The group of law firms leading the cases in what is called “multidistrict litigation (MDL)” asked US District Court Judge Vince Chhabria to approve a plan that would set a 60-day window in which both sides would try to forge a final global settlement that would cover the claims of roughly 30,000 plaintiffs.
If no settlement can be reached, the plaintiffs’ firms want the judge to start the process of dissolving the MDL and clearing waves of cases to go to trial in the states where they originated.
The plaintiffs’ law firms say the current court-approved settlement process, which has been ongoing for two years, is too slow and ties plaintiffs into a mediation process that provides only low-ball settlement offers to plaintiffs while delaying trials.
“The offers made within the settlement program appear to be woefully inadequate. Thus, a substantial number of MDL cases remain unresolved by the settlement program, and it is highly unlikely that these cases will be settled absent global resolution or an imminent trial setting,” the plaintiffs’ firms said in a Sept. 1 court filing.
In opposing the proposal, Monsanto lawyers said the current MDL structure should be maintained and the mediation process kept in place.
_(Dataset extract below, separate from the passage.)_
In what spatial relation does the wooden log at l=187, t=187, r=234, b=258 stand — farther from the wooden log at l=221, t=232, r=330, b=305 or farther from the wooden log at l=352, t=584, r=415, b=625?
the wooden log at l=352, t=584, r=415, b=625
The company lawyers argued that disbanding the MDL and sending “thousands of current and future cases to district courts throughout this country” would “bring chaos to bear.”
The company lawyers said that the majority of cases to date have been resolved and keeping the MDL intact will allow resolutions to continue, “which benefits the litigants and the federal court system.”
“Monsanto does not wish to engage in Plaintiffs’ proposed global resolution plan and the proposed 60-day stay is unnecessary…” the company lawyers stated in the joint court filing. “Monsanto intends on defending itself in the litigation and will only consider resolving outstanding current cases and claims if it is strategically advantageous to do so.”
A case management hearing is scheduled in Chhabria’s court for Sept. 7.